Specifically, understanding status and power distance in the local social hierarchy (chapter 9) is important to avoid offense. Additionally, chapter 10 provides guidance dealing with the individualism-collectivism continuum.
The Media Dimension
This section of the book contains insightful discussions on instructional methods (chapter 11) and online learning (chapter 12). In particular, Ott advocates using both local traditional methods along with carefully introducing other methods. Yet, he cautions us in the use of visual media because charts and pictures do not signify the same things in a different culture. Furthermore, his discussion of the advantages and limitations of online learning is insightful and hopeful.

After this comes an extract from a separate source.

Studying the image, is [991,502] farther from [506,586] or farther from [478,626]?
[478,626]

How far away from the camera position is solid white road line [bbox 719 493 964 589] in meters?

The Environmental Dimension
This last chapter explores the physical, social, and institutional environmental factors in teaching across cultures. Specifically, flexibility is key to functioning well in the environmental dimension. Ott writes:
The ability to adapt, cope, and endure under less than ideal circumstances will have much to do with the effectiveness, longevity in service, and satisfaction of the cross-cultural teacher.Ott, p. 279.
Why Two Books on Teaching and Learning?
First, teaching is fundamental to fulfilling the Great Commission. Secondly, both these books provide important insight into the teaching and learning process. Thirdly, the authors have extensive experience teaching in various cultures. Furthermore, they have done extensive research.
Above all, teachers must also be learners. And teachers must study the process of teaching and learning as well as their subject matter. Both of these books lend themselves to group discussion among faculty and teams involved in teaching and learning. In short, group discussion of these books would be excellent continuing education for teachers.